Over the years, McMahon's inspirational teaching drew many young people into biomedical engineering and related fields. Students praised him for his unfailing support, which extended to advisees and nonadvisees alike.

His scientific books include On Size and Life (1983, with John Tyler Bonner) and Muscles, Reflexes and Locomotion (1984), which Science magazine declared an instant classic. He wrote or collaborated on more than 100 scientific articles and papers.

As a fiction writer, McMahon produced three widely acclaimed works: Principles of American Nuclear Chemistry: A Novel (1970); McKay's Bees (1979; an imaginary tale about the benefactor of his named chair), and Loving Little Egypt (1987), which won the 1988 Rosenthal Award (American Academy of Arts and Letters). The last two novels also inspired stage productions.
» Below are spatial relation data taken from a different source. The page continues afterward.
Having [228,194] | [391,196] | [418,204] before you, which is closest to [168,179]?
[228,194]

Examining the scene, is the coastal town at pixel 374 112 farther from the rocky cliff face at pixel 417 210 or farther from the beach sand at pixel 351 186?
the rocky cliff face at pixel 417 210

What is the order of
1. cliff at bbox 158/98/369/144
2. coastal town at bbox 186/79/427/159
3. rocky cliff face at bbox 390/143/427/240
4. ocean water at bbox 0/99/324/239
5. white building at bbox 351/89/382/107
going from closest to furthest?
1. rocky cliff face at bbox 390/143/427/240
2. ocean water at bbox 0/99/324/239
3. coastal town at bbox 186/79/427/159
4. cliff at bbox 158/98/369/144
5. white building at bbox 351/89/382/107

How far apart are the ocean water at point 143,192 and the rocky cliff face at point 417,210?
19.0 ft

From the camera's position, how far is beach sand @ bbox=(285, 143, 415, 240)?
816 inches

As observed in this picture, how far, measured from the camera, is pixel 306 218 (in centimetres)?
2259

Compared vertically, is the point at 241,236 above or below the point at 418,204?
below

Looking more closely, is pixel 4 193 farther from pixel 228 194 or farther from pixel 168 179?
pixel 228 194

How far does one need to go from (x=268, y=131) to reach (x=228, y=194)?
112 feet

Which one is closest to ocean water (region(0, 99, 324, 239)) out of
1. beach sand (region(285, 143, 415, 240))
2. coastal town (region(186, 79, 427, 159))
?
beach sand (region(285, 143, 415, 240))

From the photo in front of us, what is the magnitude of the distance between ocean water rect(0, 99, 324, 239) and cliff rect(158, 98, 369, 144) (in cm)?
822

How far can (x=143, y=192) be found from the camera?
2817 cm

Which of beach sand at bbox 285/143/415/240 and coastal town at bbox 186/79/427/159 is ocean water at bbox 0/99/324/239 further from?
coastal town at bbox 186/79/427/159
Born in Dayton, Ohio, on April 21, 1943, McMahon grew up in Lexington, Mass. He earned a B.S. (1965) from Cornell, and an S.M. (1967) and Ph.D. (1970) from M.I.T. In 1969, he came to Harvard as a postdoctoral research fellow. He was appointed to the McKay Professorship in 1977.

He leaves his wife Carol Ehlers McMahon, of Wellesley, Mass.; son James Robert McMahon, daughter-in-law Lauren Rosenfield, and granddaughter Mira -- all of Atlanta, Ga.; daughter Elizabeth Kirsten McMahon; sister Jean McMahon Humez and brother-in-law Alex Humez, of Somerville, Mass.; and sister Nancy McMahon Swanborn and brother-in-law Edwin Swanborn, of Duxbury, Mass.

In lieu of flowers, the family requests that contributions be made to the Thomas A. McMahon Fund at Harvard University (soon to be established for future students in McMahon's laboratory), in care of the Dean's Office, Division of Engineering and Applied Sciences, Pierce Hall 217, Harvard University, Cambridge, MA 02138.

A Harvard memorial service will be announced later.